# Document extract
Secondary appears to not recover after restart

Oscar Ricardo Silva oscars at mail.utexas.edu
Wed Sep 19 19:29:43 UTC 2012


It was one of the first things I checked.  Both servers have the same 
exact time.


To the list as a whole:  am I missing something or is there a way to 
decode the "failover" messages that are being sent between the servers? 
  As far as I know, the communication between the two servers is 
encrypted so I can't just look at the packets.  While I can look at the 
logs and see that a peer changed state, I have no idea what exactly one 
server is "telling" the other.




Oscar



On 09/18/2012 12:08 PM, dhcp-users-request at lists.isc.org wrote:
> Message: 5
> Date: Tue, 18 Sep 2012 15:32:36 +0000
> From: Randall C Grimshaw<rgrimsha at syr.edu>
> To: Users of ISC DHCP<dhcp-users at lists.isc.org>
> Subject: RE: Secondary appears to not recover after restart
> Message-ID:
> 	<E026853FAE2E5E47BE78B287F89DAF9E3C225809 at SUEX10-mbx-03.ad.syr.edu>
> Content-Type: text/plain; charset="us-ascii"
>
> not specifically this... and offered is a slightly educated guess... but if the clocks are out of sync they may appear to be - not communicating.

# Exercise 1
According to the DHCP failover mailing list post, what did the writer find when checking the two servers' clocks?

# Task material
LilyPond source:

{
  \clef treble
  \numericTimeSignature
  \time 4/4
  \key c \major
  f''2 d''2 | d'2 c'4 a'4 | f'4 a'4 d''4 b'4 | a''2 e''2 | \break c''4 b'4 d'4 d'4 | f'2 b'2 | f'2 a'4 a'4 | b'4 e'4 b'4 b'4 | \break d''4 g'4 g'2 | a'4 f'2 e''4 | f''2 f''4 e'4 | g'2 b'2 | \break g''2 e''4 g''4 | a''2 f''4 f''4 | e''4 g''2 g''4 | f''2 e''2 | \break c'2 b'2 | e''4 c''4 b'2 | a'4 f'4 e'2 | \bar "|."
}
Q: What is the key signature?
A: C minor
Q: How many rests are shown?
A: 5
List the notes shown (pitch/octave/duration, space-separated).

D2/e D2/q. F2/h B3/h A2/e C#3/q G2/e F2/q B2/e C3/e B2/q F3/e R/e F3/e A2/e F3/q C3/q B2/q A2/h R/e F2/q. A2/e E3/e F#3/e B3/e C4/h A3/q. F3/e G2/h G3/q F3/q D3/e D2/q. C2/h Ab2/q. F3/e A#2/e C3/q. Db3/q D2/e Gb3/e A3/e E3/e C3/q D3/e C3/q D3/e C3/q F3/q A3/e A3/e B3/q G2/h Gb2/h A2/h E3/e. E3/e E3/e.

# Exercise 2
Put the rows from the line with "List the notes" through the end of the rows into a numbered list, leaving out blank lines.

# Response 1
Both servers have the same exact time.

# Response 2
1. List the notes shown (pitch/octave/duration, space-separated).
2. D2/e D2/q. F2/h B3/h A2/e C#3/q G2/e F2/q B2/e C3/e B2/q F3/e R/e F3/e A2/e F3/q C3/q B2/q A2/h R/e F2/q. A2/e E3/e F#3/e B3/e C4/h A3/q. F3/e G2/h G3/q F3/q D3/e D2/q. C2/h Ab2/q. F3/e A#2/e C3/q. Db3/q D2/e Gb3/e A3/e E3/e C3/q D3/e C3/q D3/e C3/q F3/q A3/e A3/e B3/q G2/h Gb2/h A2/h E3/e. E3/e E3/e.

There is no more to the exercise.